» Requirements
Answer these questions using the passage about microwave photons below:
1. How many superconducting qubits made up the ring that was studied?
2. What does the phase keep track of?
3. On what kind of device was the discovery first made?

» Provided passage
____________

16.01.2023 - In an array of superconducting qubits, microwave photons can be made to interact.

Researchers have used a quantum processor to make microwave photons uncharac­teristically sticky. They coaxed them to clump together into bound states, then found that these photon clusters survived in a regime where they were expected to dissolve into their usual, soli­tary states. The discovery was first made on a quantum processor, marking the growing role that these platforms are playing in studying quantum dynamics.

Photons typically don’t interact with one another. But in an array of super­conducting qubits, microwave photons can be made to interact. Now, researchers at Google Quantum AI describe how they engineered this unusual situation. They studied a ring of 24 superconducting qubits that could host microwave photons. By applying quantum gates to pairs of neigh­boring qubits, photons could travel around by hopping between neighboring sites and interacting with nearby photons.

The interactions between the photons affected their phase. The phase keeps track of the oscillation of the photon’s wave­function. When the photons are non-interacting, their phase accumulation is rather uninteresting. In this case, a photon that was initially next to another photon can hop away from its neighbor without getting out of sync. Every possible path the photon can take contri­butes to the photon’s overall wavefunction. A group of photons initially clustered on neigh­boring sites will evolve into a superposition of all possible paths each photon might have taken.

____________

(Records from a data collection)
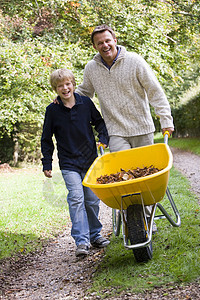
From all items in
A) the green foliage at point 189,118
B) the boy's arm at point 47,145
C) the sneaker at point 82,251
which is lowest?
the green foliage at point 189,118

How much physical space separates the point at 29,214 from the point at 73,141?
2.54 meters

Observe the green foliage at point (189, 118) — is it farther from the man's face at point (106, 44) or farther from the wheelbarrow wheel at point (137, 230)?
the wheelbarrow wheel at point (137, 230)

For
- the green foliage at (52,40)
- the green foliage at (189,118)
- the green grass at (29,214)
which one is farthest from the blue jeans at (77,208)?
the green foliage at (189,118)

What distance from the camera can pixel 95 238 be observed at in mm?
4215

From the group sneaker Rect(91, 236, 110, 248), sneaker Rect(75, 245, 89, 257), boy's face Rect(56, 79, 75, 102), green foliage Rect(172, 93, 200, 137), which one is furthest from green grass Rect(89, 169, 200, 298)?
green foliage Rect(172, 93, 200, 137)

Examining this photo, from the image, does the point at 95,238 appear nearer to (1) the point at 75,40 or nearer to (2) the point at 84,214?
(2) the point at 84,214

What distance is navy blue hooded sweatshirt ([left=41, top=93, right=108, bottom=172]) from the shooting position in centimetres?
395

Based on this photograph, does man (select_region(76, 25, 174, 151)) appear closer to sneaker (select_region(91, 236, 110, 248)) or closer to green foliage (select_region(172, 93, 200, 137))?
sneaker (select_region(91, 236, 110, 248))

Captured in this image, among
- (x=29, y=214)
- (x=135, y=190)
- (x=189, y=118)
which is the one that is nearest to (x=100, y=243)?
(x=135, y=190)

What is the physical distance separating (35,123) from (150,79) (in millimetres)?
A: 10372

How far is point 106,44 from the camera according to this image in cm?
378

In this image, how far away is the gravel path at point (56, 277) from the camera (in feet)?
8.90

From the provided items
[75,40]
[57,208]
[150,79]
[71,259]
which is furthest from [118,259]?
[75,40]

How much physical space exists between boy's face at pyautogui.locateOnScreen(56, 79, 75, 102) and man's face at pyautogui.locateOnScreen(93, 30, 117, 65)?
1.40 feet
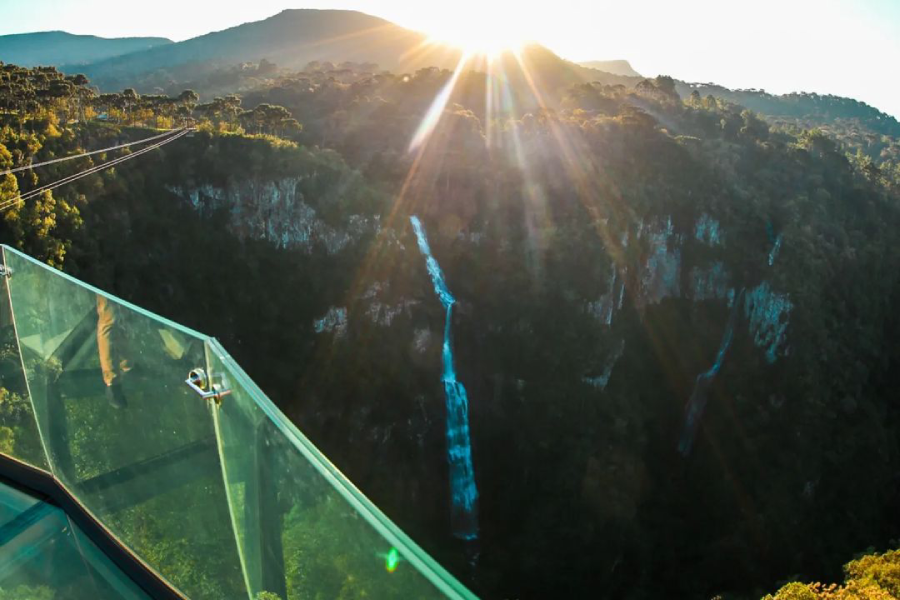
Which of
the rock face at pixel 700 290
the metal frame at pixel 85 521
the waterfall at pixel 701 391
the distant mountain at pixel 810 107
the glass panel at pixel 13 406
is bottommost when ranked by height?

____________

» Problem solution
1. 24
2. The oscillation of the photon's wavefunction
3. A quantum processor